Sending Promisc Traffic Within Proxmox

What do you do when Proxmox won't show you promiscuous traffic?
September 18, 2018
proxmox kvm pfsense lxc

Today I’m rebuilding my ELK/ntopng setup within the Proxmox cluster. I used to run it entirely as Docker containers under Rancher 1.6, but with Rancher 2.0 I found the Elasticsearch requirements to be too heavy. As soon as I fired up the pods under Kubernetes, I/O to the NAS for the iSCSI volumes went through the roof, and other services suffered. To mitigate this I’m now running both ES nodes directly on the bulky Proxmox hosts (4 CPU / 32GB RAM) as LXC containers.

This brings us back to ntopng. The pro version would allow transparent bridging, and I could insert it directly between the internal network (physical port) and the pfSense VM. Alas, I’m not running the pro version, so I’m left with port mirroring.

No problem. I created a new bridge (vmbr1) in proxmox and added a new port on this bridge to pfSense. I configured a bridge for the LAN interface and set the new port as a SPAN port. A quick check with tcpdump showed that it is correctly spewing a copy of all traffic that comes in on the LAN port.

I fired up a new container in Proxmox that was bound to the main bridge and to the span bridge. This container should receive the mirrored traffic on span0, run it through ntopng, and then send it off to ES or Logstash or InfluxDB or wherever.
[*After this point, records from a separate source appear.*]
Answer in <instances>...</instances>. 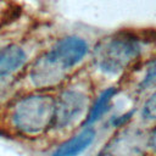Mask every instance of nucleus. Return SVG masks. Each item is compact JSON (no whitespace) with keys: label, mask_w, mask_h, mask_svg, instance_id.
<instances>
[{"label":"nucleus","mask_w":156,"mask_h":156,"mask_svg":"<svg viewBox=\"0 0 156 156\" xmlns=\"http://www.w3.org/2000/svg\"><path fill=\"white\" fill-rule=\"evenodd\" d=\"M149 145L152 147V150L156 152V128L152 130V133L149 136Z\"/></svg>","instance_id":"obj_12"},{"label":"nucleus","mask_w":156,"mask_h":156,"mask_svg":"<svg viewBox=\"0 0 156 156\" xmlns=\"http://www.w3.org/2000/svg\"><path fill=\"white\" fill-rule=\"evenodd\" d=\"M141 115L145 119L156 121V90L150 95V98L144 102Z\"/></svg>","instance_id":"obj_10"},{"label":"nucleus","mask_w":156,"mask_h":156,"mask_svg":"<svg viewBox=\"0 0 156 156\" xmlns=\"http://www.w3.org/2000/svg\"><path fill=\"white\" fill-rule=\"evenodd\" d=\"M27 61L26 51L17 44L0 46V78L9 77L21 69Z\"/></svg>","instance_id":"obj_6"},{"label":"nucleus","mask_w":156,"mask_h":156,"mask_svg":"<svg viewBox=\"0 0 156 156\" xmlns=\"http://www.w3.org/2000/svg\"><path fill=\"white\" fill-rule=\"evenodd\" d=\"M141 45L136 37L119 33L100 40L93 50L95 66L106 74H118L139 57Z\"/></svg>","instance_id":"obj_3"},{"label":"nucleus","mask_w":156,"mask_h":156,"mask_svg":"<svg viewBox=\"0 0 156 156\" xmlns=\"http://www.w3.org/2000/svg\"><path fill=\"white\" fill-rule=\"evenodd\" d=\"M94 139H95V129L91 126L85 127L80 133L62 143L51 154V156H79L91 145Z\"/></svg>","instance_id":"obj_7"},{"label":"nucleus","mask_w":156,"mask_h":156,"mask_svg":"<svg viewBox=\"0 0 156 156\" xmlns=\"http://www.w3.org/2000/svg\"><path fill=\"white\" fill-rule=\"evenodd\" d=\"M55 99L48 94H29L18 99L10 113L12 127L23 135H39L52 127Z\"/></svg>","instance_id":"obj_2"},{"label":"nucleus","mask_w":156,"mask_h":156,"mask_svg":"<svg viewBox=\"0 0 156 156\" xmlns=\"http://www.w3.org/2000/svg\"><path fill=\"white\" fill-rule=\"evenodd\" d=\"M155 83H156V57L152 58L146 65L145 74L139 83V88H140V90H145Z\"/></svg>","instance_id":"obj_9"},{"label":"nucleus","mask_w":156,"mask_h":156,"mask_svg":"<svg viewBox=\"0 0 156 156\" xmlns=\"http://www.w3.org/2000/svg\"><path fill=\"white\" fill-rule=\"evenodd\" d=\"M133 116V111H128V112H124L122 115H118V116H115L111 118V124L113 127H124L132 118Z\"/></svg>","instance_id":"obj_11"},{"label":"nucleus","mask_w":156,"mask_h":156,"mask_svg":"<svg viewBox=\"0 0 156 156\" xmlns=\"http://www.w3.org/2000/svg\"><path fill=\"white\" fill-rule=\"evenodd\" d=\"M117 94V89L111 87L105 89L104 91H101V94L98 96L96 101L94 102V105L91 106L83 126L84 127H90L93 123H95L96 121H99L110 108L111 106V101L113 99V96Z\"/></svg>","instance_id":"obj_8"},{"label":"nucleus","mask_w":156,"mask_h":156,"mask_svg":"<svg viewBox=\"0 0 156 156\" xmlns=\"http://www.w3.org/2000/svg\"><path fill=\"white\" fill-rule=\"evenodd\" d=\"M147 144L149 139L140 129L126 128L105 145L100 156H143Z\"/></svg>","instance_id":"obj_4"},{"label":"nucleus","mask_w":156,"mask_h":156,"mask_svg":"<svg viewBox=\"0 0 156 156\" xmlns=\"http://www.w3.org/2000/svg\"><path fill=\"white\" fill-rule=\"evenodd\" d=\"M87 52L88 44L84 39L74 35L60 39L34 61L29 72L33 85L39 89L58 85L68 71L84 58Z\"/></svg>","instance_id":"obj_1"},{"label":"nucleus","mask_w":156,"mask_h":156,"mask_svg":"<svg viewBox=\"0 0 156 156\" xmlns=\"http://www.w3.org/2000/svg\"><path fill=\"white\" fill-rule=\"evenodd\" d=\"M88 104L87 95L76 89H67L55 99L54 123L55 128H65L74 122L85 110Z\"/></svg>","instance_id":"obj_5"}]
</instances>
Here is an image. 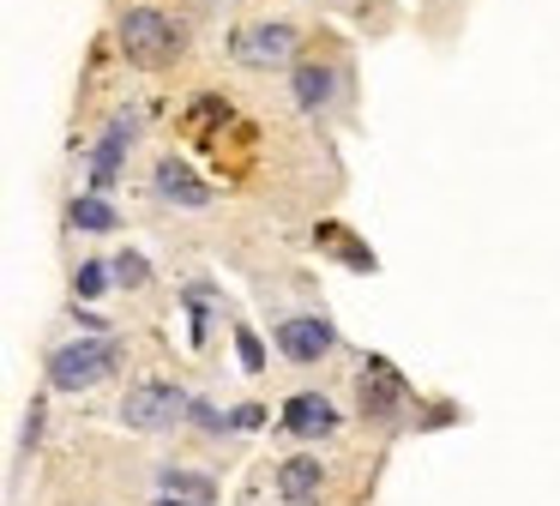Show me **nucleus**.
<instances>
[{
	"label": "nucleus",
	"mask_w": 560,
	"mask_h": 506,
	"mask_svg": "<svg viewBox=\"0 0 560 506\" xmlns=\"http://www.w3.org/2000/svg\"><path fill=\"white\" fill-rule=\"evenodd\" d=\"M182 24L170 19V12H151V7H133L121 19V48L133 60H145V67H163V60H175L182 55Z\"/></svg>",
	"instance_id": "obj_1"
},
{
	"label": "nucleus",
	"mask_w": 560,
	"mask_h": 506,
	"mask_svg": "<svg viewBox=\"0 0 560 506\" xmlns=\"http://www.w3.org/2000/svg\"><path fill=\"white\" fill-rule=\"evenodd\" d=\"M109 361H115V349L103 344V337H91V344H67V349H55L49 380L61 386V392H79V386L103 380V373H109Z\"/></svg>",
	"instance_id": "obj_2"
},
{
	"label": "nucleus",
	"mask_w": 560,
	"mask_h": 506,
	"mask_svg": "<svg viewBox=\"0 0 560 506\" xmlns=\"http://www.w3.org/2000/svg\"><path fill=\"white\" fill-rule=\"evenodd\" d=\"M182 410H187V398L175 386H139V392H127L121 416H127V428H170Z\"/></svg>",
	"instance_id": "obj_3"
},
{
	"label": "nucleus",
	"mask_w": 560,
	"mask_h": 506,
	"mask_svg": "<svg viewBox=\"0 0 560 506\" xmlns=\"http://www.w3.org/2000/svg\"><path fill=\"white\" fill-rule=\"evenodd\" d=\"M290 48H295L290 24H247V31L235 36V55H242L247 67H259V60H283Z\"/></svg>",
	"instance_id": "obj_4"
},
{
	"label": "nucleus",
	"mask_w": 560,
	"mask_h": 506,
	"mask_svg": "<svg viewBox=\"0 0 560 506\" xmlns=\"http://www.w3.org/2000/svg\"><path fill=\"white\" fill-rule=\"evenodd\" d=\"M278 344L290 361H319L331 349V325L326 320H283L278 325Z\"/></svg>",
	"instance_id": "obj_5"
},
{
	"label": "nucleus",
	"mask_w": 560,
	"mask_h": 506,
	"mask_svg": "<svg viewBox=\"0 0 560 506\" xmlns=\"http://www.w3.org/2000/svg\"><path fill=\"white\" fill-rule=\"evenodd\" d=\"M158 193H163V199H175V205H206L211 199L206 181H194V169L175 163V157H170V163H158Z\"/></svg>",
	"instance_id": "obj_6"
},
{
	"label": "nucleus",
	"mask_w": 560,
	"mask_h": 506,
	"mask_svg": "<svg viewBox=\"0 0 560 506\" xmlns=\"http://www.w3.org/2000/svg\"><path fill=\"white\" fill-rule=\"evenodd\" d=\"M331 422H338V416H331V404L319 392L290 398V410H283V428H290V434H326Z\"/></svg>",
	"instance_id": "obj_7"
},
{
	"label": "nucleus",
	"mask_w": 560,
	"mask_h": 506,
	"mask_svg": "<svg viewBox=\"0 0 560 506\" xmlns=\"http://www.w3.org/2000/svg\"><path fill=\"white\" fill-rule=\"evenodd\" d=\"M278 494L290 506H307L319 494V458H290V464L278 470Z\"/></svg>",
	"instance_id": "obj_8"
},
{
	"label": "nucleus",
	"mask_w": 560,
	"mask_h": 506,
	"mask_svg": "<svg viewBox=\"0 0 560 506\" xmlns=\"http://www.w3.org/2000/svg\"><path fill=\"white\" fill-rule=\"evenodd\" d=\"M127 139H133V120H115L109 139H103V151H97V169H91V181H97V187H109V181H115V163H121V145Z\"/></svg>",
	"instance_id": "obj_9"
},
{
	"label": "nucleus",
	"mask_w": 560,
	"mask_h": 506,
	"mask_svg": "<svg viewBox=\"0 0 560 506\" xmlns=\"http://www.w3.org/2000/svg\"><path fill=\"white\" fill-rule=\"evenodd\" d=\"M331 67H295V96H302V108H319L331 96Z\"/></svg>",
	"instance_id": "obj_10"
},
{
	"label": "nucleus",
	"mask_w": 560,
	"mask_h": 506,
	"mask_svg": "<svg viewBox=\"0 0 560 506\" xmlns=\"http://www.w3.org/2000/svg\"><path fill=\"white\" fill-rule=\"evenodd\" d=\"M362 404H368V410H380V416H386V410L398 404V380H392V368L362 373Z\"/></svg>",
	"instance_id": "obj_11"
},
{
	"label": "nucleus",
	"mask_w": 560,
	"mask_h": 506,
	"mask_svg": "<svg viewBox=\"0 0 560 506\" xmlns=\"http://www.w3.org/2000/svg\"><path fill=\"white\" fill-rule=\"evenodd\" d=\"M73 223H79V229H109L115 217H109V205H103V199H79V205H73Z\"/></svg>",
	"instance_id": "obj_12"
},
{
	"label": "nucleus",
	"mask_w": 560,
	"mask_h": 506,
	"mask_svg": "<svg viewBox=\"0 0 560 506\" xmlns=\"http://www.w3.org/2000/svg\"><path fill=\"white\" fill-rule=\"evenodd\" d=\"M103 284H109V277H103V265H97V260H91V265H85V272H79V296H97V289H103Z\"/></svg>",
	"instance_id": "obj_13"
},
{
	"label": "nucleus",
	"mask_w": 560,
	"mask_h": 506,
	"mask_svg": "<svg viewBox=\"0 0 560 506\" xmlns=\"http://www.w3.org/2000/svg\"><path fill=\"white\" fill-rule=\"evenodd\" d=\"M115 277H121V284H145V265H139V260H121V272H115Z\"/></svg>",
	"instance_id": "obj_14"
},
{
	"label": "nucleus",
	"mask_w": 560,
	"mask_h": 506,
	"mask_svg": "<svg viewBox=\"0 0 560 506\" xmlns=\"http://www.w3.org/2000/svg\"><path fill=\"white\" fill-rule=\"evenodd\" d=\"M242 356H247V368H266V361H259V344H254V332H242Z\"/></svg>",
	"instance_id": "obj_15"
}]
</instances>
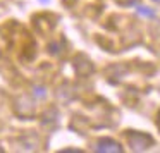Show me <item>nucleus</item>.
Here are the masks:
<instances>
[{
  "label": "nucleus",
  "mask_w": 160,
  "mask_h": 153,
  "mask_svg": "<svg viewBox=\"0 0 160 153\" xmlns=\"http://www.w3.org/2000/svg\"><path fill=\"white\" fill-rule=\"evenodd\" d=\"M138 12H139V14H145V16H150V17H153V12L148 11L146 7H138Z\"/></svg>",
  "instance_id": "2"
},
{
  "label": "nucleus",
  "mask_w": 160,
  "mask_h": 153,
  "mask_svg": "<svg viewBox=\"0 0 160 153\" xmlns=\"http://www.w3.org/2000/svg\"><path fill=\"white\" fill-rule=\"evenodd\" d=\"M97 151H112V153H119V151H122V148H121V145H119L117 141H114V139H100V141L97 143Z\"/></svg>",
  "instance_id": "1"
}]
</instances>
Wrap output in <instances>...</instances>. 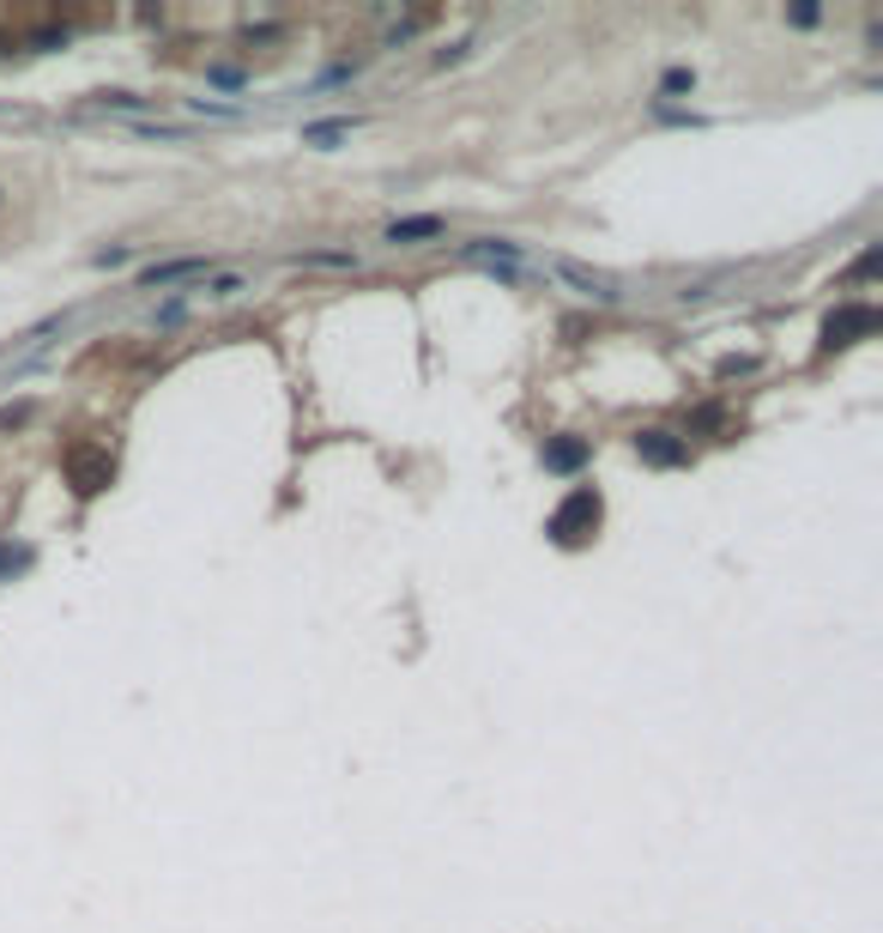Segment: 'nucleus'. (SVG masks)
Here are the masks:
<instances>
[{
    "label": "nucleus",
    "instance_id": "1",
    "mask_svg": "<svg viewBox=\"0 0 883 933\" xmlns=\"http://www.w3.org/2000/svg\"><path fill=\"white\" fill-rule=\"evenodd\" d=\"M539 267H545L551 279H563L575 298H593V303H617V298H624V285H617L611 273H599V267H587V261H569V255H545Z\"/></svg>",
    "mask_w": 883,
    "mask_h": 933
},
{
    "label": "nucleus",
    "instance_id": "2",
    "mask_svg": "<svg viewBox=\"0 0 883 933\" xmlns=\"http://www.w3.org/2000/svg\"><path fill=\"white\" fill-rule=\"evenodd\" d=\"M593 527H599V498H593V491H569V503L551 515V534H557L563 546H581Z\"/></svg>",
    "mask_w": 883,
    "mask_h": 933
},
{
    "label": "nucleus",
    "instance_id": "3",
    "mask_svg": "<svg viewBox=\"0 0 883 933\" xmlns=\"http://www.w3.org/2000/svg\"><path fill=\"white\" fill-rule=\"evenodd\" d=\"M871 328H878V310H871V303H853V310L829 316V346H847L853 334H871Z\"/></svg>",
    "mask_w": 883,
    "mask_h": 933
},
{
    "label": "nucleus",
    "instance_id": "4",
    "mask_svg": "<svg viewBox=\"0 0 883 933\" xmlns=\"http://www.w3.org/2000/svg\"><path fill=\"white\" fill-rule=\"evenodd\" d=\"M636 448H641V460H654V467H678V460L690 455V448L678 443L672 431H641V436H636Z\"/></svg>",
    "mask_w": 883,
    "mask_h": 933
},
{
    "label": "nucleus",
    "instance_id": "5",
    "mask_svg": "<svg viewBox=\"0 0 883 933\" xmlns=\"http://www.w3.org/2000/svg\"><path fill=\"white\" fill-rule=\"evenodd\" d=\"M412 237H442V219H400V224H388V243H412Z\"/></svg>",
    "mask_w": 883,
    "mask_h": 933
},
{
    "label": "nucleus",
    "instance_id": "6",
    "mask_svg": "<svg viewBox=\"0 0 883 933\" xmlns=\"http://www.w3.org/2000/svg\"><path fill=\"white\" fill-rule=\"evenodd\" d=\"M587 460V443H551L545 448V467H557V474H575Z\"/></svg>",
    "mask_w": 883,
    "mask_h": 933
},
{
    "label": "nucleus",
    "instance_id": "7",
    "mask_svg": "<svg viewBox=\"0 0 883 933\" xmlns=\"http://www.w3.org/2000/svg\"><path fill=\"white\" fill-rule=\"evenodd\" d=\"M207 261H164V267H145V279L140 285H169V279H188V273H200Z\"/></svg>",
    "mask_w": 883,
    "mask_h": 933
}]
</instances>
Except it doesn’t. It only shows broadcast and multicast traffic. What gives? Thinking it was an LXC problem I rebuilt it as a KVM VM. It still didn’t pass the traffic.

I looked all over the place before finding this post that implies there is a configuration option that I can pass to KVM to make it work. This would explain the KVM part but not the LXC part. It seems more like it’s a problem with the bridge itself.

Dig dig dig…dig dig dig…and I found this page for a Snort configuration that looked similar to what I was trying to do. I tried what he suggested, and it worked. Since it was a configuration option on the Proxmox host itself, I checked if the LXC containers also work. They do.

So, in summary, this will get you promiscuous traffic forwarded to other hosts on the bridge:

brctl setageing vmbr1 0
brctl setfd vmbr1 0

Ansible now manages /etc/network/if-up.d/vmbr1-mirror with these commands, and we’re once again moving forward with ntopng.